§ **WHAT IS NEEDED**: For the entries that follow, restate word for word the line containing "The present perfect tense", the line containing "4) науки о числовых", and every line that lies between them.

[[ RECORDED INFORMATION open ]]

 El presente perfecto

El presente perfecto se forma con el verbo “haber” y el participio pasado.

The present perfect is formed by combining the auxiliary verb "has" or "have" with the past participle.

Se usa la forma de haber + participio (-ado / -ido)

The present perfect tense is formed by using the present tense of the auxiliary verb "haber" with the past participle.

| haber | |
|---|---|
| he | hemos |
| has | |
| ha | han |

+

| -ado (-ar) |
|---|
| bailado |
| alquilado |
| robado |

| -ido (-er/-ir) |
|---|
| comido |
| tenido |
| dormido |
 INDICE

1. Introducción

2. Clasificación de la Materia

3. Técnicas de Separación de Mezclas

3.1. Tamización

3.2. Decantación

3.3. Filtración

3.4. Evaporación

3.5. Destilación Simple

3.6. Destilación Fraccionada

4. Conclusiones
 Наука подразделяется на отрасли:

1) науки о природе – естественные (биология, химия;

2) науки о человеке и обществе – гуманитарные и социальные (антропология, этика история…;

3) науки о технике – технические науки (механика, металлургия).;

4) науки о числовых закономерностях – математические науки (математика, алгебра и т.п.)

[[ RECORDED INFORMATION closed ]]
[[ RECORDED INFORMATION open ]]

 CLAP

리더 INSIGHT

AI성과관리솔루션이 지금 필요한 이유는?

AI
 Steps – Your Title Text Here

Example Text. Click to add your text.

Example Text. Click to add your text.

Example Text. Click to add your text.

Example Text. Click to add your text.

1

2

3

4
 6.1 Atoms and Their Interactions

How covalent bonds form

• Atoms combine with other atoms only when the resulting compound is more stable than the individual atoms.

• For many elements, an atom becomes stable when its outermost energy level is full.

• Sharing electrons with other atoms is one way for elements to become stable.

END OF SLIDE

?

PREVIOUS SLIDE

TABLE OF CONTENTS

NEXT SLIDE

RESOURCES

[[ RECORDED INFORMATION closed ]]

§ **TASK ANSWER**:
The present perfect tense is formed by using the present tense of the auxiliary verb "haber" with the past participle.

| haber | |
|---|---|
| he | hemos |
| has | |
| ha | han |

+

| -ado (-ar) |
|---|
| bailado |
| alquilado |
| robado |

| -ido (-er/-ir) |
|---|
| comido |
| tenido |
| dormido |
 INDICE

1. Introducción

2. Clasificación de la Materia

3. Técnicas de Separación de Mezclas

3.1. Tamización

3.2. Decantación

3.3. Filtración

3.4. Evaporación

3.5. Destilación Simple

3.6. Destilación Fraccionada

4. Conclusiones
 Наука подразделяется на отрасли:

1) науки о природе – естественные (биология, химия;

2) науки о человеке и обществе – гуманитарные и социальные (антропология, этика история…;

3) науки о технике – технические науки (механика, металлургия).;

4) науки о числовых закономерностях – математические науки (математика, алгебра и т.п.)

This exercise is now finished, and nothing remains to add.